*TEXT EXCERPT:*
....

Event Detail

Event Type: 
Applied Mathematics and Computation Seminar
Friday, March 6, 2015 - 12:00 to 13:00
KEAR 112

Speaker Info

Thermal Sciences Division, National Energy Technology Laboratory (NETL), U.S. Department of Energy

When developing and applying measurement systems, it is important to consider the
analysis and characterization approaches in the specific context of the measurement
hardware, system to be measured, and the desired outcome. The measurement might
be for determining a physical quantity of interest in the system, or it may be toward
assessing a qualitative state of a system. In advanced systems, multiple measurements
including calibration and characterization routines are usually needed to get results. This
necessitates a propagation of uncertainty analysis. However, all the system variables
which can impact the measurement are rarely all known or even well defined in the real
world. This talk discusses practical considerations in the application of advanced
measurement systems using 2 case studies at NETL with a focus from system analysis
to measurement result.

....

*JOB A:* In the listing, rewrite everything from its first line through the line containing "20.9 metres", replacing "depth" with "distance" and leaving all else as it is.

....

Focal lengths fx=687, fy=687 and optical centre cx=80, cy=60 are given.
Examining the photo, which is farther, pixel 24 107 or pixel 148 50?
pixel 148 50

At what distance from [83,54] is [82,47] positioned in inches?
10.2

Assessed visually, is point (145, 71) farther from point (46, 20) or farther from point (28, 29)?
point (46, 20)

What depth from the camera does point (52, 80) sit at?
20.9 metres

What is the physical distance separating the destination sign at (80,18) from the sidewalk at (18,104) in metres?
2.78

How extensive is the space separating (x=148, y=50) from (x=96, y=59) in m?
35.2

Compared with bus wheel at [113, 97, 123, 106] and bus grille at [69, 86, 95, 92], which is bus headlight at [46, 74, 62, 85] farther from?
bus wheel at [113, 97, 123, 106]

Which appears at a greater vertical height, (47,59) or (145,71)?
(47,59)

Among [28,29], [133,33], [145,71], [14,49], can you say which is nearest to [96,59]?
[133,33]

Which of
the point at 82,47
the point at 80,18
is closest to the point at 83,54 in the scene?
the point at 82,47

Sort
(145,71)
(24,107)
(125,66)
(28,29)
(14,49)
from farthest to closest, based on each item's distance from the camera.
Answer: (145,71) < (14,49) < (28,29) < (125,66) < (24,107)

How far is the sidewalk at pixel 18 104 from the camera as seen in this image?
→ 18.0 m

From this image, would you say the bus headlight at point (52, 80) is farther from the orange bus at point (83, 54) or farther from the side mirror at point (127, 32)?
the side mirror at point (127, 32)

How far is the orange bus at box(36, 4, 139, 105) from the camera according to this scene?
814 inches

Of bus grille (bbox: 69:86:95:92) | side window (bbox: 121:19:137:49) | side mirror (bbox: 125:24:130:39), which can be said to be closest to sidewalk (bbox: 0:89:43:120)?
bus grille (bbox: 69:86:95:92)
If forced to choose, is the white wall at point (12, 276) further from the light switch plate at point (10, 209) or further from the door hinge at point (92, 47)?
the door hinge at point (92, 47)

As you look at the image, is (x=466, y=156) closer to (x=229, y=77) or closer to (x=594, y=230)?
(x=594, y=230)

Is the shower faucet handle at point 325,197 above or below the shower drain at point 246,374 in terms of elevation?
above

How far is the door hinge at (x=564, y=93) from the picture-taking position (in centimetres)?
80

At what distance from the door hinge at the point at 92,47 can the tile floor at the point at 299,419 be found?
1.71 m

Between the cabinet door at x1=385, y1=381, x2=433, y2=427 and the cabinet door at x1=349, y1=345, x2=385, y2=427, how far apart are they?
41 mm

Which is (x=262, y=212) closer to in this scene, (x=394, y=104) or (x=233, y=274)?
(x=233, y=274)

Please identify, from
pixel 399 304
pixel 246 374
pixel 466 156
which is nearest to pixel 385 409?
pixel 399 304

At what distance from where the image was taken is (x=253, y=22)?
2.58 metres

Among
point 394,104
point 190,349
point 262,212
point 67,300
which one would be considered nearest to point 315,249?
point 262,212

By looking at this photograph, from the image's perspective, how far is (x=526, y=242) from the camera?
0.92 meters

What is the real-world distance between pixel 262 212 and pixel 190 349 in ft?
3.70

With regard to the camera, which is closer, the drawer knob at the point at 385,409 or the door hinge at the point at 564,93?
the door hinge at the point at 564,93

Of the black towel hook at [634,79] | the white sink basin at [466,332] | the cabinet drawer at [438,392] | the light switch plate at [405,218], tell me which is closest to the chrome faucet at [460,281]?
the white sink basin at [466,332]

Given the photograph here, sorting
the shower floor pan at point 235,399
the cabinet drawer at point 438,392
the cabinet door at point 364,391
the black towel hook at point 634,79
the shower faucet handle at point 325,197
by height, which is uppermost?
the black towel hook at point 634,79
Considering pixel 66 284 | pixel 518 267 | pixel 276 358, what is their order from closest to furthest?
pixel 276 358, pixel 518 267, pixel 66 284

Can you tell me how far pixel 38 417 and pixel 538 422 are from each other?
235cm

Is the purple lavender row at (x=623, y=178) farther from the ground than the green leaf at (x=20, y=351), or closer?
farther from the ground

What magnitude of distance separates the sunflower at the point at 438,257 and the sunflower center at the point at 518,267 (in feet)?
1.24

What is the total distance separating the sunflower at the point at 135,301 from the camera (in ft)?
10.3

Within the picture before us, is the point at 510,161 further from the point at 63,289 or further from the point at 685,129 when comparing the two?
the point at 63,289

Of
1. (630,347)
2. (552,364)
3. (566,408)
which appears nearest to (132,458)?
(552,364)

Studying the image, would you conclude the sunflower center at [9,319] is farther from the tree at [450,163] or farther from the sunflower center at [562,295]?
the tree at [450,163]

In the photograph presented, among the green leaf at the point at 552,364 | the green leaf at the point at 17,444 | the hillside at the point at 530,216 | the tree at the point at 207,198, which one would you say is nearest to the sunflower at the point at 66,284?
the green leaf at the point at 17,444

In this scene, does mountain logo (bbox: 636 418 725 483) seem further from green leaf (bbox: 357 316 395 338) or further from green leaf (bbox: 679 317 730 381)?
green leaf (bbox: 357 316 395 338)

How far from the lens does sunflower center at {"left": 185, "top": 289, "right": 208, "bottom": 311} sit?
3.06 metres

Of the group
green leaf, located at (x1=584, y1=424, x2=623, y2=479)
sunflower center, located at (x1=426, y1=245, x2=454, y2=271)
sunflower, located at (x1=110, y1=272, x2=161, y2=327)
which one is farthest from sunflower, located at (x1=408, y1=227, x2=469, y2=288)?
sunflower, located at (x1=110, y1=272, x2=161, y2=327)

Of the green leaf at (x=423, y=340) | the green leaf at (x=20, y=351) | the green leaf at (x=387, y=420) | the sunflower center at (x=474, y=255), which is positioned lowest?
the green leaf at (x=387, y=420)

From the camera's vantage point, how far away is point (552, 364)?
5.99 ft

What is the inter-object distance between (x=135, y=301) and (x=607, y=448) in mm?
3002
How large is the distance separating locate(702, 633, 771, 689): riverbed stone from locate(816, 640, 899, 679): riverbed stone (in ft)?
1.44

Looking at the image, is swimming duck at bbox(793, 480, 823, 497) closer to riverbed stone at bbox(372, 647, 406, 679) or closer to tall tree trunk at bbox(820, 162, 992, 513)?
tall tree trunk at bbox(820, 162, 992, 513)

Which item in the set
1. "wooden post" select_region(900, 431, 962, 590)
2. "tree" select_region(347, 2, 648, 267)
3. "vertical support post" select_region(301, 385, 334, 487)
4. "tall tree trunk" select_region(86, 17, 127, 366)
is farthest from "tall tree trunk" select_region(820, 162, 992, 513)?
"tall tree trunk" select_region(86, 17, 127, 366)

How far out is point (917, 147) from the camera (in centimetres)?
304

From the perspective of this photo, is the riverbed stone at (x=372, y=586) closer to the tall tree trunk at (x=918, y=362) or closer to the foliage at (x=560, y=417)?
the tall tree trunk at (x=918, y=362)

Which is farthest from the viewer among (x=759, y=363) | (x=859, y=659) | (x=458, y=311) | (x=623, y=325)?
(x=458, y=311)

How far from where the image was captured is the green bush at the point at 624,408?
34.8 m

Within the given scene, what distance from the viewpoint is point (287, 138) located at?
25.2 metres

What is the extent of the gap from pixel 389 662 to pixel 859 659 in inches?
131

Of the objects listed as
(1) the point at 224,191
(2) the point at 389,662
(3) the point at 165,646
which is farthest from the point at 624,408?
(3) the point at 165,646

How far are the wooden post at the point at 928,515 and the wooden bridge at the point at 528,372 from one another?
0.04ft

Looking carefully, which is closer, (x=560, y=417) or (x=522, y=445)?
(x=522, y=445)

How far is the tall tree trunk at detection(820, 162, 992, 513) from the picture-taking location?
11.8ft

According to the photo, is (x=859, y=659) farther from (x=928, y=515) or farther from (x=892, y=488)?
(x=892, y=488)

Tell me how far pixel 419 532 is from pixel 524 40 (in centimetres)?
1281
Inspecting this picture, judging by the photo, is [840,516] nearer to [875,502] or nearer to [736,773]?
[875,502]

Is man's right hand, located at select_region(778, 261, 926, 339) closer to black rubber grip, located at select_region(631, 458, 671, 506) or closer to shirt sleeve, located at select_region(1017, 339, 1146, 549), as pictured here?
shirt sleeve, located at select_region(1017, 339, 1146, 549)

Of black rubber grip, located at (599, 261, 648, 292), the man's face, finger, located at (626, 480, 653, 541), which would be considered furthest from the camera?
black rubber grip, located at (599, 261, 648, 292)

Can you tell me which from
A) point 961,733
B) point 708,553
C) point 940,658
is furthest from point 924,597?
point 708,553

....

*JOB B:* According to the seminar announcement, in what room does the event take place?

*COMPLETE ANSWER A:*
Focal lengths fx=687, fy=687 and optical centre cx=80, cy=60 are given.
Examining the photo, which is farther, pixel 24 107 or pixel 148 50?
pixel 148 50

At what distance from [83,54] is [82,47] positioned in inches?
10.2

Assessed visually, is point (145, 71) farther from point (46, 20) or farther from point (28, 29)?
point (46, 20)

What distance from the camera does point (52, 80) sit at?
20.9 metres

*COMPLETE ANSWER B:* KEAR 112